The remapping is performed by a utility that has been supplied by the builders to the data analysis teams that simply reorders the data products into one that would be expected if no PFB reordering had taken place. It is important to keep track of which products have been generated but the XMAC as conjugates of the desired products, and which need conjugating. It should further be noted that this correction is performed to the order as presented to the PFB and may not be the order as expected by the ordering of the receiver inputs. Care should be taken in mapping antennas on the ground as the order of the receiver processing within a PFB is not only function of the physical wiring but the firmware mapping. We have carefully determined this mapping and the antenna mapping tables are held within the same database as the observing metadata.
For historical reasons, the files are transferred into an intermediate file format that was originally used during instrument commissioning before subsequent transformation to UVFITS files (or measurement sets) by the research teams.

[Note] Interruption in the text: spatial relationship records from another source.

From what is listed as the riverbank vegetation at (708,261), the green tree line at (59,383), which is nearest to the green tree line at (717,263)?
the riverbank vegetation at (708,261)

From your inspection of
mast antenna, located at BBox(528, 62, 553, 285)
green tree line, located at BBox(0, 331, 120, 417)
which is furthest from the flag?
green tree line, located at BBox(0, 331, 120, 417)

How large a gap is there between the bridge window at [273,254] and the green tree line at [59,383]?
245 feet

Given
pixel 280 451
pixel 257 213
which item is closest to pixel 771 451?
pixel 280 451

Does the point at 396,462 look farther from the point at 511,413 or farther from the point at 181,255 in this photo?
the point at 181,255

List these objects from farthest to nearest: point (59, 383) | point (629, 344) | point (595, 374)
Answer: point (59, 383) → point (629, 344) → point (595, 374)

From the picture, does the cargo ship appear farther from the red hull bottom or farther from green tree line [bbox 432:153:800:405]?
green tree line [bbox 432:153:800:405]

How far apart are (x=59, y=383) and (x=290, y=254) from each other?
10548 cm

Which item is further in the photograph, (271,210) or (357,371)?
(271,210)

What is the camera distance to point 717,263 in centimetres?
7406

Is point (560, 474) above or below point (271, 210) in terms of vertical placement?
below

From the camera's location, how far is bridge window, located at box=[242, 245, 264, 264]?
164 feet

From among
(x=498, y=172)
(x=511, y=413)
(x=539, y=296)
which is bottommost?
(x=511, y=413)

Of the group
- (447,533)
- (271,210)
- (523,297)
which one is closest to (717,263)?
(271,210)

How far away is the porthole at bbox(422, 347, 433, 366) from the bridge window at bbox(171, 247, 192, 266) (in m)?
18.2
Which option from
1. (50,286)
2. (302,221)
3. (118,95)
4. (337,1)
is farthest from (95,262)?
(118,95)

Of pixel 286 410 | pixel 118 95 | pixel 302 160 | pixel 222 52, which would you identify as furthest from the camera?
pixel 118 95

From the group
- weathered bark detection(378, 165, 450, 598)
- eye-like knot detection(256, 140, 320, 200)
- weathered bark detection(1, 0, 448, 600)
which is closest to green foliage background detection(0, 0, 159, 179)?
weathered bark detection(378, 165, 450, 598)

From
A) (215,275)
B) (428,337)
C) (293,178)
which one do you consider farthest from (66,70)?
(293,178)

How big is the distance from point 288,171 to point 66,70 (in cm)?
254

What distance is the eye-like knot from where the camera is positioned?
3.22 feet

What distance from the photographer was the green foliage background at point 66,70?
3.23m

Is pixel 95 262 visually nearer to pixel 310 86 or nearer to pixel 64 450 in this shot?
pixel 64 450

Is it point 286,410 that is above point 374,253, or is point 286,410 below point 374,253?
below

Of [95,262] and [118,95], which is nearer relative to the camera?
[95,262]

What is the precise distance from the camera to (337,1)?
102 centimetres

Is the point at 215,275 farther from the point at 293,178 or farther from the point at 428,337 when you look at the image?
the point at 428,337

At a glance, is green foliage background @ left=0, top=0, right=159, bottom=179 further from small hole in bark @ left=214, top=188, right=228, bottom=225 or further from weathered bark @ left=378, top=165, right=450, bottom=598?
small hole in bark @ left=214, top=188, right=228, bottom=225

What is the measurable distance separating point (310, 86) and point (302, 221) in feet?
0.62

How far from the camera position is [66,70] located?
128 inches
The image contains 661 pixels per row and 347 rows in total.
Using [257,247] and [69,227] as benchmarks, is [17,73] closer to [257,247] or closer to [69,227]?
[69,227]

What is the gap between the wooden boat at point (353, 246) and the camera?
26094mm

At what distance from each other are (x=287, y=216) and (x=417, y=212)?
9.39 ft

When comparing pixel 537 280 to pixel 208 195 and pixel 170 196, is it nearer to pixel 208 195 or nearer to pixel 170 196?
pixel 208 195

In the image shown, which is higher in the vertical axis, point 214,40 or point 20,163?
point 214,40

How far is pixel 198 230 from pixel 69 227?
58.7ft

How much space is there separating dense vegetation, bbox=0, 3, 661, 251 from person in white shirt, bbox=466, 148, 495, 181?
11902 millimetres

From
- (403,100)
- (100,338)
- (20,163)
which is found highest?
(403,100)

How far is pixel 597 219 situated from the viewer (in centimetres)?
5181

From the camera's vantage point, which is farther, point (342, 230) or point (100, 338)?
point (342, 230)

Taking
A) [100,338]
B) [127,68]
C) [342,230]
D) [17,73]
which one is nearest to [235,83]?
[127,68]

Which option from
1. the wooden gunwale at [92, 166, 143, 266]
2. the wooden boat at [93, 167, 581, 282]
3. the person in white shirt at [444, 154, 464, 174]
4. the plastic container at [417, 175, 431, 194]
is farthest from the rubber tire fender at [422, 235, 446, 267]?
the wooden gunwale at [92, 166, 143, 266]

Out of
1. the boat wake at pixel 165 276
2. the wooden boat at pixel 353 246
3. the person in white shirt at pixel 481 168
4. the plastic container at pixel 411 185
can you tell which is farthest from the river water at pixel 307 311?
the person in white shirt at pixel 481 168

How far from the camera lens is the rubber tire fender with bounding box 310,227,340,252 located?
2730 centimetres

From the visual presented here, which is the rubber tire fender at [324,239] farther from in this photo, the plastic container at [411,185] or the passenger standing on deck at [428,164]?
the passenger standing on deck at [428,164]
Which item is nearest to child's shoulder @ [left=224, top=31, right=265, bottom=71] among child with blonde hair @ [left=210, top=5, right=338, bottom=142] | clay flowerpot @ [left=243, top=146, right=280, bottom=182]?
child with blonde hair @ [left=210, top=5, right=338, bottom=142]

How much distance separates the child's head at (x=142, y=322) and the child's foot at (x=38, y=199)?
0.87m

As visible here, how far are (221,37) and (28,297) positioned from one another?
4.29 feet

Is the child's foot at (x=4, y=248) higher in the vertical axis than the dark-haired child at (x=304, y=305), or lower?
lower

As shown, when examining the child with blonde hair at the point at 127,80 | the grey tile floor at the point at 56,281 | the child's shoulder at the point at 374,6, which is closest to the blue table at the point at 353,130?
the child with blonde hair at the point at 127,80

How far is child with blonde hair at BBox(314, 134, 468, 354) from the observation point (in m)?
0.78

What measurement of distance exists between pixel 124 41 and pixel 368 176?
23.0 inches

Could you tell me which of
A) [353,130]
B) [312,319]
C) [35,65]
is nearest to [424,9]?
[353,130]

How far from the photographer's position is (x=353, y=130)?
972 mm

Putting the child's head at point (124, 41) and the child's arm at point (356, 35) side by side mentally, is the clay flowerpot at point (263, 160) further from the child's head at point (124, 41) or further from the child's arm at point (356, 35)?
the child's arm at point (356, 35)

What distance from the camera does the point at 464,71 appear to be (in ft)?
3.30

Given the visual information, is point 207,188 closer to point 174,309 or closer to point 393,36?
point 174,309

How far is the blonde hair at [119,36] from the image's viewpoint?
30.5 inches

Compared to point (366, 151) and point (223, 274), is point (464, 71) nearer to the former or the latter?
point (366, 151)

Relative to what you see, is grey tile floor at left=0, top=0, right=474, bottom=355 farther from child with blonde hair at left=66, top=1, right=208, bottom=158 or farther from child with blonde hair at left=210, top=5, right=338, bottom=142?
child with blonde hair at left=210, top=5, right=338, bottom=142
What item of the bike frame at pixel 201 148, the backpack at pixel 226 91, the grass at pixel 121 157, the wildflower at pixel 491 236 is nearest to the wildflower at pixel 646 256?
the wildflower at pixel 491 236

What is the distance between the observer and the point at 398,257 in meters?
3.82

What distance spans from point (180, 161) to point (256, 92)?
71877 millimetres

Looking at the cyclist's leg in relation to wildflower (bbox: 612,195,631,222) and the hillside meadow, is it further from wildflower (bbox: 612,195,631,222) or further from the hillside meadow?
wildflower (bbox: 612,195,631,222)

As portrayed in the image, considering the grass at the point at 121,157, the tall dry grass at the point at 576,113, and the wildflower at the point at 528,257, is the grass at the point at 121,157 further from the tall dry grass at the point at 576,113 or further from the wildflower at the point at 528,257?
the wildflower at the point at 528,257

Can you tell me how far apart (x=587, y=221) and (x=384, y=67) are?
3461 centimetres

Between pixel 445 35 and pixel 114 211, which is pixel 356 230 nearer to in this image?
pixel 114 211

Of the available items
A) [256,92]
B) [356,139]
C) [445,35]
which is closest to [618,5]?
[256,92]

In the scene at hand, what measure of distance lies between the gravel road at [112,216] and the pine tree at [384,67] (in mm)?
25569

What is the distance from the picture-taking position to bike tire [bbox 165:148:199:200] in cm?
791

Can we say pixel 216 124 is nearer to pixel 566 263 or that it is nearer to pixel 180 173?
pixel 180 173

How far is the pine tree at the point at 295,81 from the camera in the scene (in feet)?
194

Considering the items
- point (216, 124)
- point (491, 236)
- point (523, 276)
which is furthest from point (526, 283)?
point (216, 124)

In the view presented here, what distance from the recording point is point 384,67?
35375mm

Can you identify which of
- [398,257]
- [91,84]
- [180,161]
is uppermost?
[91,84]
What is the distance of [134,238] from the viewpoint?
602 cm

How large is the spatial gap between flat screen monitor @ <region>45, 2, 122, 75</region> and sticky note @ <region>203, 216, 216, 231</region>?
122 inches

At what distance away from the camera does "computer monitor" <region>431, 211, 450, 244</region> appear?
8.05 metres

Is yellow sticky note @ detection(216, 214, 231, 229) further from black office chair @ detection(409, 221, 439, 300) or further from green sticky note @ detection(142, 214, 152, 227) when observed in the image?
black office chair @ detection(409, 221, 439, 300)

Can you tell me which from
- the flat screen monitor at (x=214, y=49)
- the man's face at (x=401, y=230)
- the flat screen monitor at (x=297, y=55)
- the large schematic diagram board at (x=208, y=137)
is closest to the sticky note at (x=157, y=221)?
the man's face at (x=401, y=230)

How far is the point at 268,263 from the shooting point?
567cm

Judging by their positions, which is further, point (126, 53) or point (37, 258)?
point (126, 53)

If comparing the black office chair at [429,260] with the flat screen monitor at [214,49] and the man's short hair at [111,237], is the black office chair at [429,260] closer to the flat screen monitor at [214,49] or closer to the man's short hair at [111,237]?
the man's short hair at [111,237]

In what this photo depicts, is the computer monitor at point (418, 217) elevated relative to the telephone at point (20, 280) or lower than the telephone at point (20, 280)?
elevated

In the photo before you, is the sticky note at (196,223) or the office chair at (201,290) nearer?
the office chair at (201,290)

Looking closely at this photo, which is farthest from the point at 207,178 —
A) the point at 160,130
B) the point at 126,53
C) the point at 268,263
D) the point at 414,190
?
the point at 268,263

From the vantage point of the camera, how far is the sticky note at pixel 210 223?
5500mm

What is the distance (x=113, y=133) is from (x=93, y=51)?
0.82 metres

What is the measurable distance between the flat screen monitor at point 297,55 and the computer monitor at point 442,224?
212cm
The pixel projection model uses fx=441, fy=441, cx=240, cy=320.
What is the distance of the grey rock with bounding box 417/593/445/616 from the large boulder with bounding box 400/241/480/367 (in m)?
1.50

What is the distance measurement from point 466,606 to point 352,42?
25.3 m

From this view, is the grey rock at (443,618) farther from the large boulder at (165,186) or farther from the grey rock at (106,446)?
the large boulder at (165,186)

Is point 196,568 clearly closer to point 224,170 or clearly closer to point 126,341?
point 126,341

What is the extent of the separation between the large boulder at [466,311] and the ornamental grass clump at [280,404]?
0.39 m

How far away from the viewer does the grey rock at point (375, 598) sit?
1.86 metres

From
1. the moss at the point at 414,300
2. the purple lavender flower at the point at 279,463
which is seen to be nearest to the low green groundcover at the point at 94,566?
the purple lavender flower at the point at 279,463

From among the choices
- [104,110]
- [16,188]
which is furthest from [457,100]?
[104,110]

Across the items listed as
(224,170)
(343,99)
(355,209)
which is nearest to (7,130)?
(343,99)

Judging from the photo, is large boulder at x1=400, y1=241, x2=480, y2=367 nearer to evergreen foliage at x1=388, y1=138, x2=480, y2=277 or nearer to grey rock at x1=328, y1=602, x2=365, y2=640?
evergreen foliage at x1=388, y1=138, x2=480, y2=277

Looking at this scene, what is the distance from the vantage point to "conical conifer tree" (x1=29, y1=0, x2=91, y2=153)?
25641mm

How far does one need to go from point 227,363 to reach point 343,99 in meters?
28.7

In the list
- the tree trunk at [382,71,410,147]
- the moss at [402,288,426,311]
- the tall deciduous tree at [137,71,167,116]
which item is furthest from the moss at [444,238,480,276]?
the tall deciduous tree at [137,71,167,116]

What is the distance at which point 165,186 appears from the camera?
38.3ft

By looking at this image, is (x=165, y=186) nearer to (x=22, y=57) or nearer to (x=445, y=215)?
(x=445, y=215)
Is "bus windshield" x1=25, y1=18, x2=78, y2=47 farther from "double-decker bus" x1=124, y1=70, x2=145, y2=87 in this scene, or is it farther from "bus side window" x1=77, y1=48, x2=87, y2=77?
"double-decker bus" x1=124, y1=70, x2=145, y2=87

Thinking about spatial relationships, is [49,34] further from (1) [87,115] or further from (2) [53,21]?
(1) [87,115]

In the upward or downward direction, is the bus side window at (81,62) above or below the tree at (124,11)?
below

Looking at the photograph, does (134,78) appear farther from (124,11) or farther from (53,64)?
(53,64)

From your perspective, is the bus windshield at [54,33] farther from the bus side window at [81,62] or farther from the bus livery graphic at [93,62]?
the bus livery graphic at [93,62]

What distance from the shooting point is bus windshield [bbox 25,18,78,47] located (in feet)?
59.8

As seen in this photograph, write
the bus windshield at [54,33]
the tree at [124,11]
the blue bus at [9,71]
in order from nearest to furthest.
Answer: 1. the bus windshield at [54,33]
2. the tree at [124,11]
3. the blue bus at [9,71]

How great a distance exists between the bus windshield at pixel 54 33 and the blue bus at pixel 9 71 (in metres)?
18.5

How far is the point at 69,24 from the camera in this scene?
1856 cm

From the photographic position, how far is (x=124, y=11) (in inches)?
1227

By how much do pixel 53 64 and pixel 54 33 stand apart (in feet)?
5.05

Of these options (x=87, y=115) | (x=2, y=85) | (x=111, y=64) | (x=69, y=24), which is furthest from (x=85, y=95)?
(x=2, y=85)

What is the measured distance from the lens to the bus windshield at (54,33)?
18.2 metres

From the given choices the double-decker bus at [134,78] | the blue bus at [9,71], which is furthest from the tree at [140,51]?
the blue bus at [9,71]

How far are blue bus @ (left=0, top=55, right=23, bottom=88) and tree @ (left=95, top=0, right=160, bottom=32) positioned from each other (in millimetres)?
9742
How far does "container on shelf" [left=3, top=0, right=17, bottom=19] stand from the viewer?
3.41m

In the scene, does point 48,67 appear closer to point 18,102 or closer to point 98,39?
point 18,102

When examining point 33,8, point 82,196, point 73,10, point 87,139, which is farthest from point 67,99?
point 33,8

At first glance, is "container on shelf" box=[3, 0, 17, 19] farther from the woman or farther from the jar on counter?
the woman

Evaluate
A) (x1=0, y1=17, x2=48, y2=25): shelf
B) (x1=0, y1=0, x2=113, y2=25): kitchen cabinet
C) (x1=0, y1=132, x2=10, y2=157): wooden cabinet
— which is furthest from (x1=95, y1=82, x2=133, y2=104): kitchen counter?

D. XMAC SERVER TO NGAS (NEXT GENERATION ARCHIVING SYSTEM)
D.1. Physical
The interface is internal to the CPU host, being a section of memory shared between the XMAC application and an NGAS application running on the same host.
D.2. Interface details
The data are handed over as a packed triangular matrix with the same ordering as was produced by the GPU. It has a FITS header added and is padded to the correct size as expected by a FITS extension. The FITS header includes a time tag.
Once the buffer is presented to the NGAS system, it is buffered locally and presented to a central archive server, subsequently it is added to a database and mirrored to multiple sites across the world.